What Is a Fraud Detection System?
A fraud detection system identifies and blocks fraudulent transactions, account takeovers, and abuse in real time. Examples: Stripe Radar, PayPal fraud detection, Google reCAPTCHA. Core challenges: sub-100ms decisions on transactions, handling highly imbalanced data (fraud is 0.1% of transactions), and adapting to adversarial actors who continuously evolve their tactics.
System Requirements
Functional
- Score each transaction in real time: allow, flag for review, or block
- Account takeover detection: unusual login patterns
- Rules engine: configurable business rules without code deploys
- Case management: human review of flagged transactions
- Model retraining pipeline as new fraud patterns emerge
Non-Functional
- 10K transactions/second, decision in <100ms
- False positive rate <1% (legitimate transactions blocked)
- High recall on fraud (miss as little fraud as possible)
Decision Pipeline
Transaction arrives
│
[Blocklist check] ── O(1), known bad cards/IPs → block
│
[Rules engine] ── configurable rules, O(ms) → allow/block/flag
│
[ML model] ── gradient boosting or neural net, O(10ms) → fraud score
│
[Decision] ── score threshold → allow/review queue/block
│
[Velocity checks] ── post-decision async update of counters
Feature Engineering
Fraud models rely on real-time features computed at decision time:
- Transaction features: amount, merchant category, currency, time of day
- Velocity features: transactions in last 1/5/60 minutes for this card/account/IP
- Historical features: average transaction amount for this user (last 30 days), most common merchant categories
- Network features: how many accounts share this device fingerprint, this IP, this email domain
- Behavioral features: typing speed, mouse movement entropy (bot vs human)

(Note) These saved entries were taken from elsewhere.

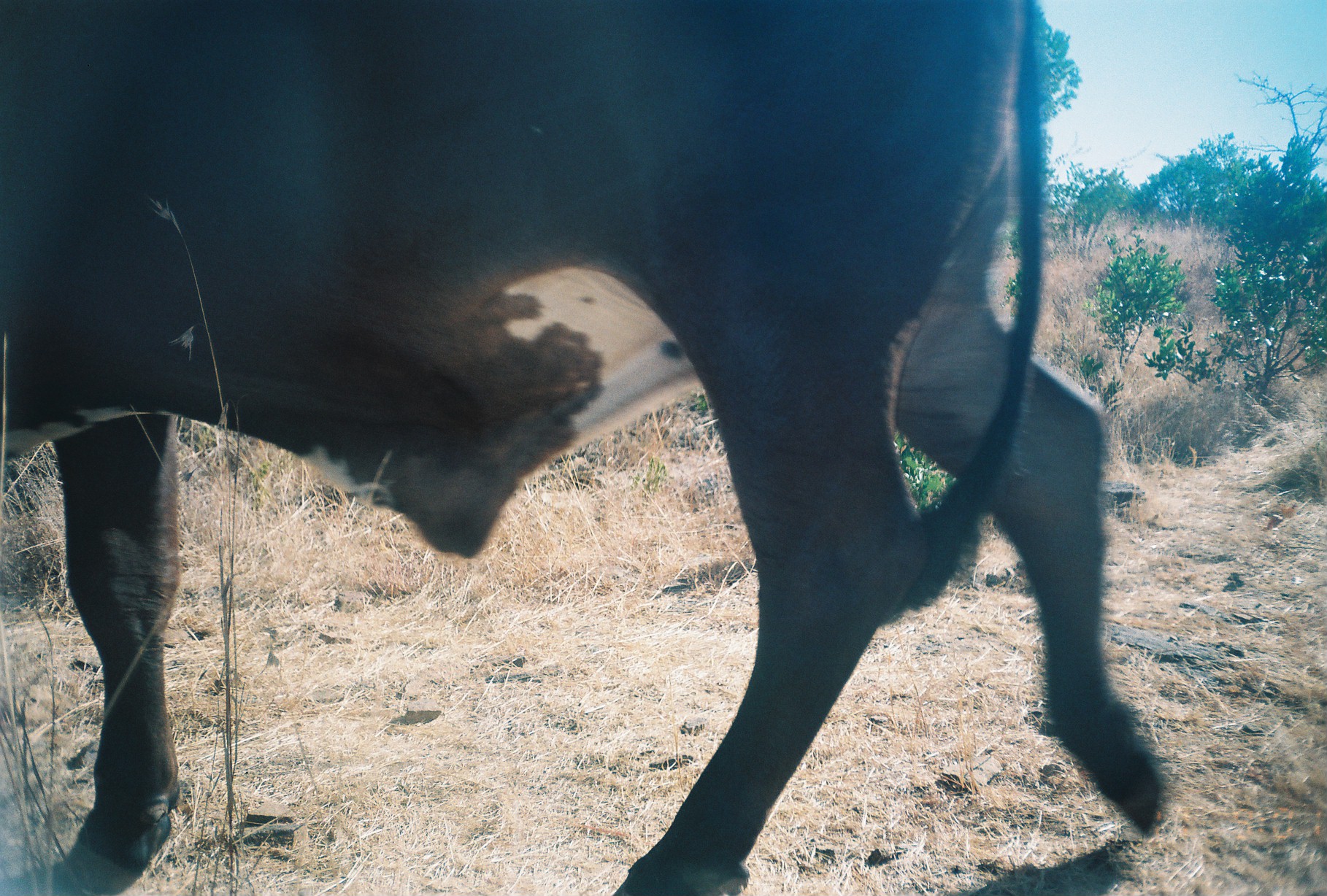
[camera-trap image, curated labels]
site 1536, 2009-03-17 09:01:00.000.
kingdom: Animalia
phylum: Chordata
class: Mammalia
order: Artiodactyla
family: Bovidae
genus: Bos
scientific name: Bos taurus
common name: domestic cattle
Bos taurus (domestic cattle), count 1.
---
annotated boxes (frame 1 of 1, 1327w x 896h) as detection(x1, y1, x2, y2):
bos taurus: detection(0, 0, 1172, 896)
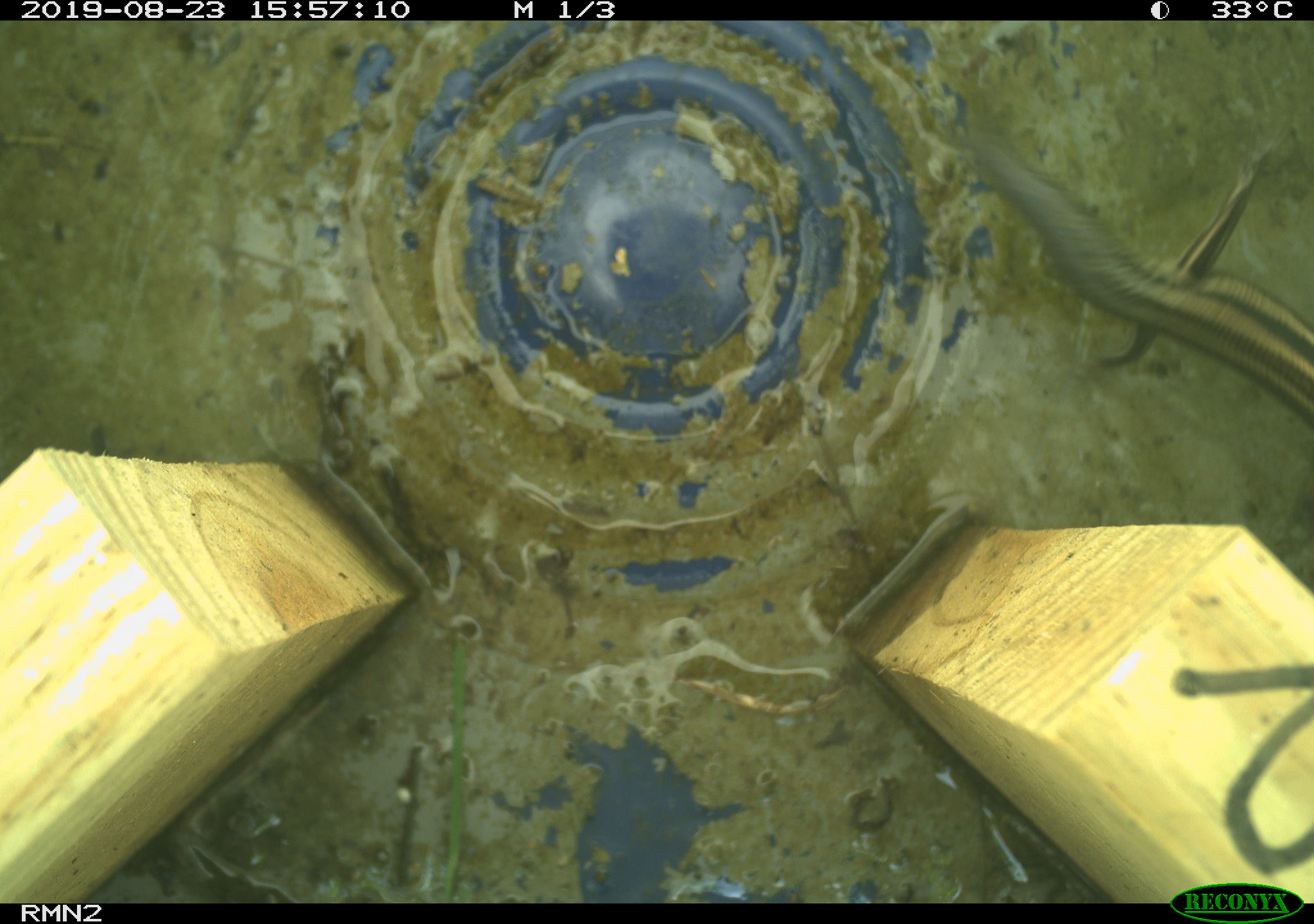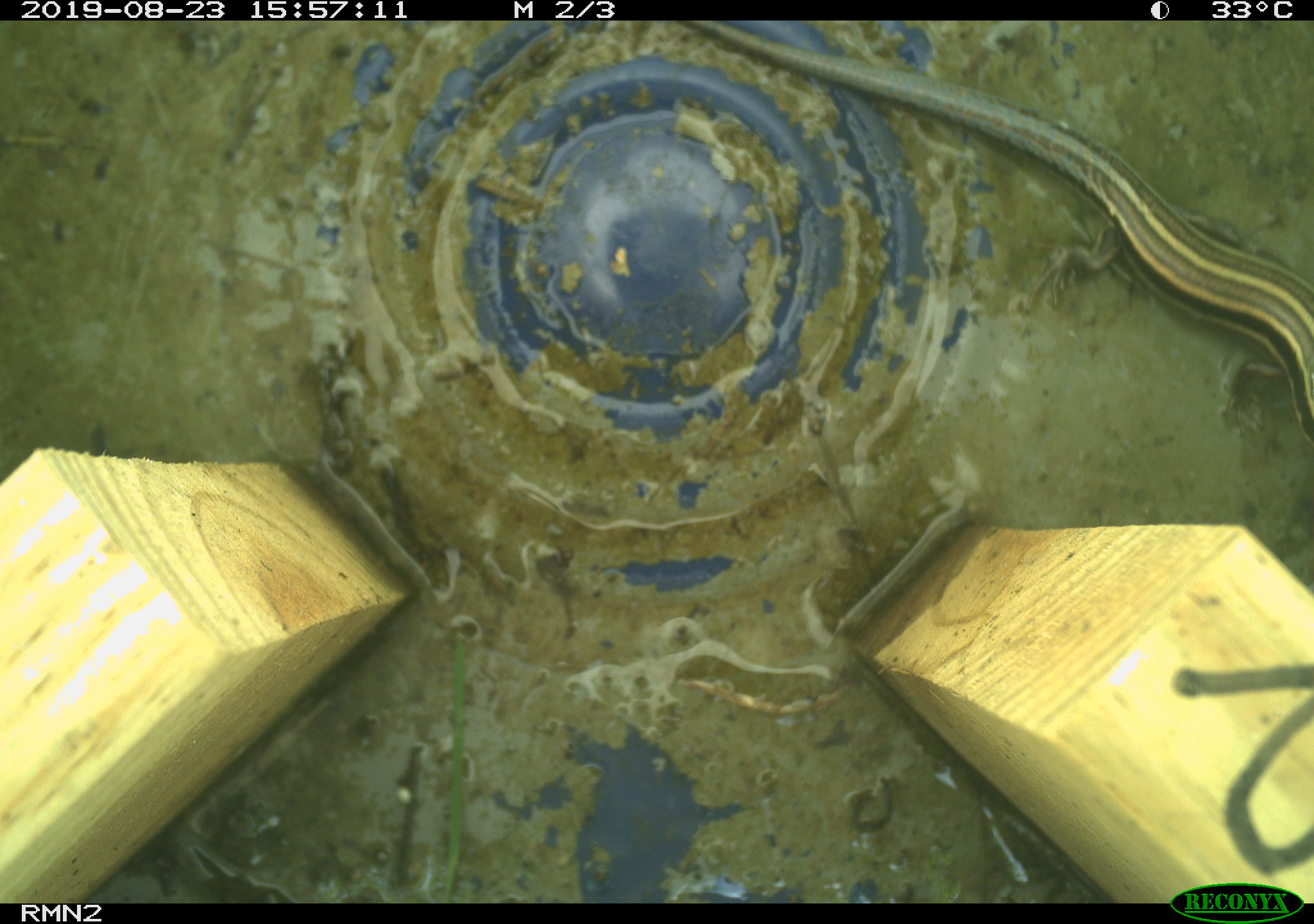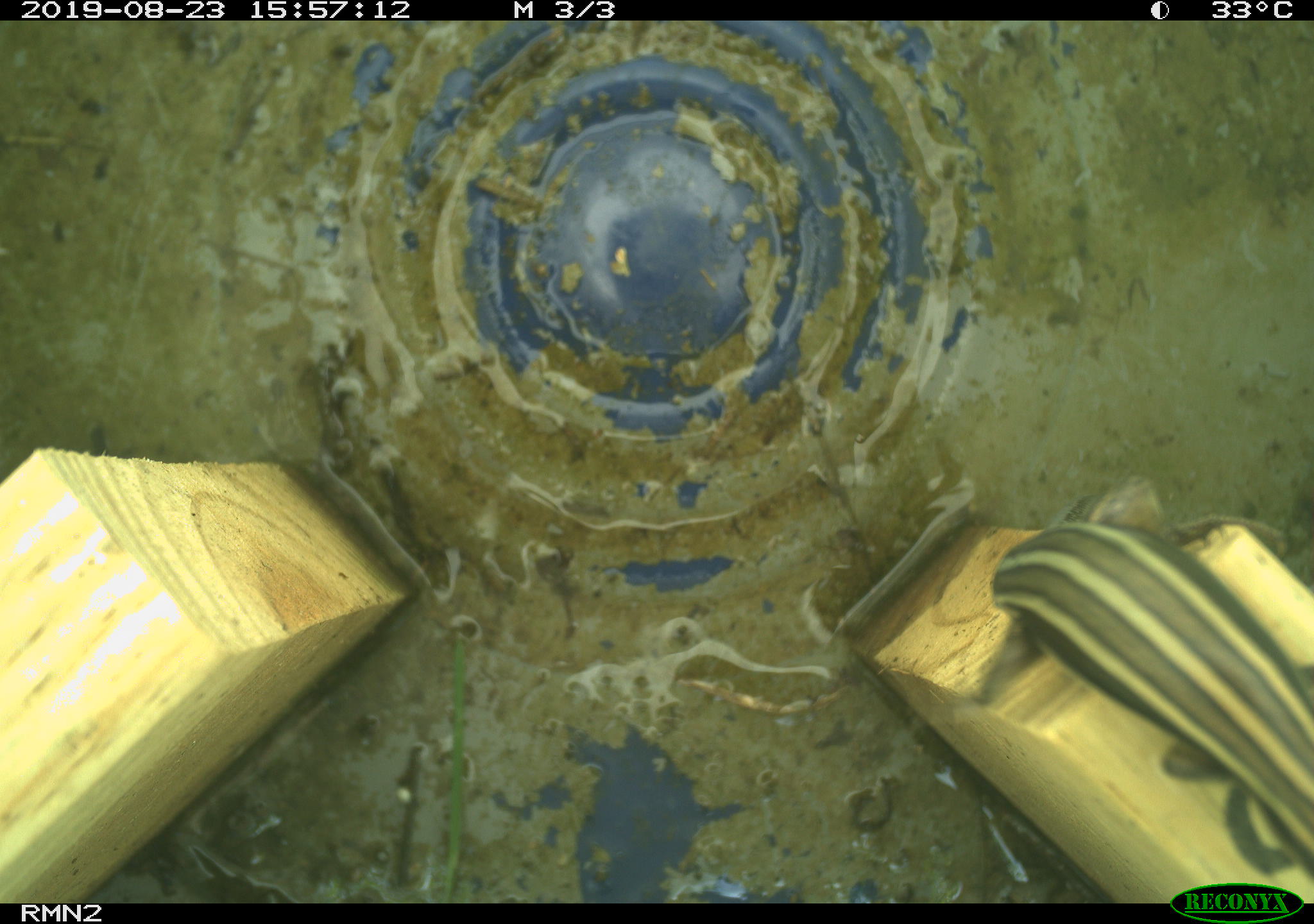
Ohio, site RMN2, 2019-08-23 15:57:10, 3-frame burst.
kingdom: Animalia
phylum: Chordata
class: Reptilia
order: Squamata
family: Scincidae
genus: Plestiodon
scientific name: Plestiodon fasciatus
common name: common five-lined skink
Common five-lined skink (Plestiodon fasciatus).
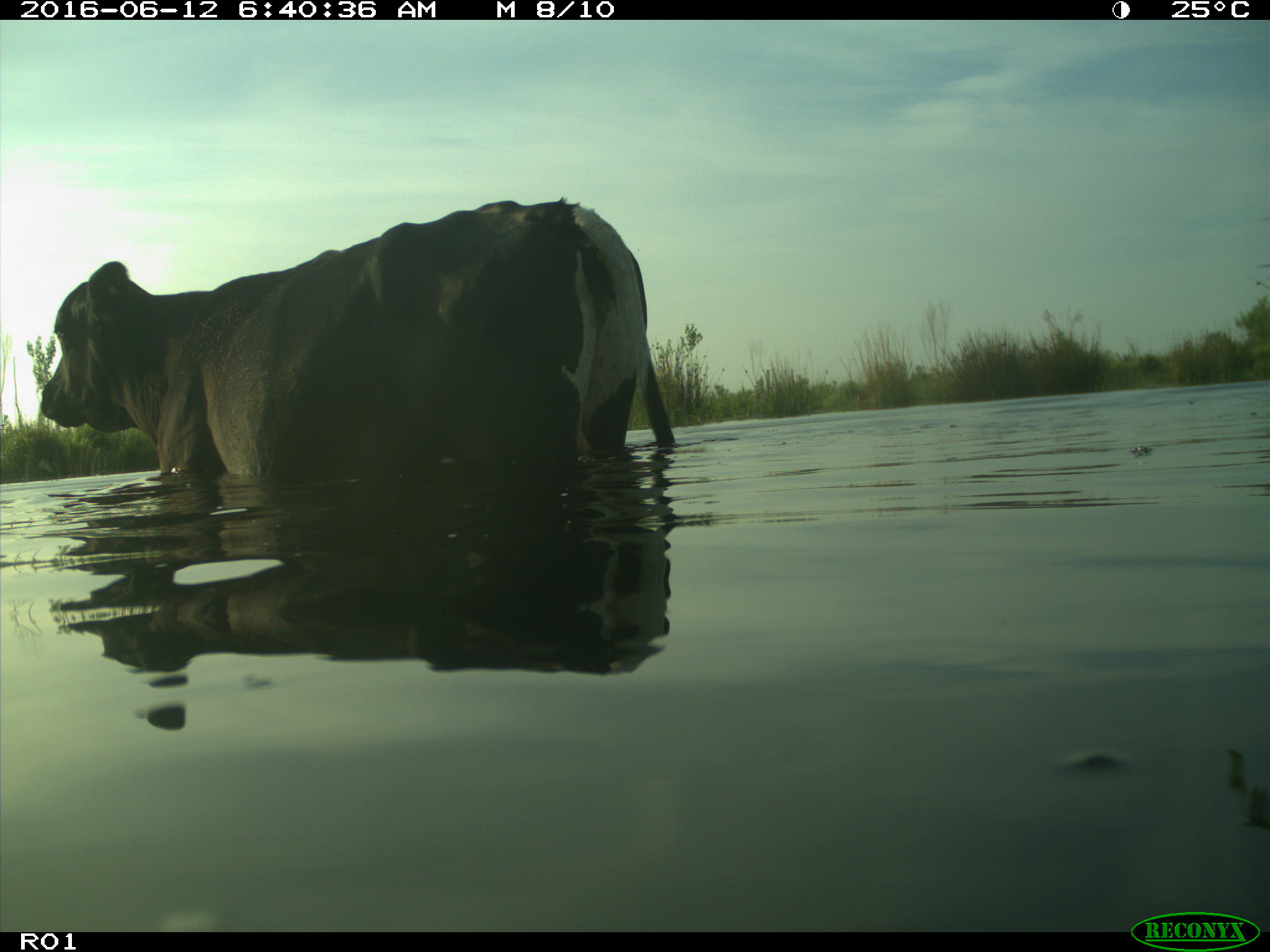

Velocity features require real-time counters. Store in Redis: INCR tx_count:{card_id}:{minute_bucket}. TTL = 60 minutes. Query the last 5 buckets to get 5-minute velocity.
Rules Engine
Rules are configured by fraud analysts without code deploys. Examples:
- Block if: country = high-risk AND amount > $500 AND account_age < 7 days
- Flag if: 3+ transactions in 10 minutes from different countries
- Allow: if user has 2-year history AND verified bank account AND amount < $100
Implement as a decision tree evaluated against the transaction feature vector. Store rules in a DB; load into memory on change (hot reload). Rules run before ML to handle obvious cases cheaply.
ML Model
Gradient Boosted Decision Trees (XGBoost, LightGBM) work well for tabular fraud data: handle missing values, require no feature normalization, interpretable feature importances. Training data is highly imbalanced (1K fraud vs 999K legit). Techniques: oversampling fraud (SMOTE), undersampling legit, class_weight parameter. Evaluate with precision-recall curve (not accuracy — 99.9% accuracy by always predicting “legit” is meaningless). Optimize for F1 or business-specific cost function (cost of false positive = lost revenue, cost of false negative = fraud loss).
Feature Store
Features must be consistent between training and serving. A feature store provides: offline features (batch computed, e.g., 30-day average amount per user) and online features (real-time computed, e.g., velocity in last 5 minutes). At serving time: fetch both from the feature store, concatenate, feed to model. This prevents training-serving skew — the most common ML production failure mode.
Feedback Loop
Fraud decisions generate labels: a blocked transaction later confirmed as fraud (true positive) or as legitimate (false positive). These labels feed back into the training pipeline. Weekly retraining cycle: collect last 7 days of labeled decisions, retrain model, A/B test against production model (shadow mode), promote if better. Alert on model performance degradation: if recall drops below threshold, retrain immediately.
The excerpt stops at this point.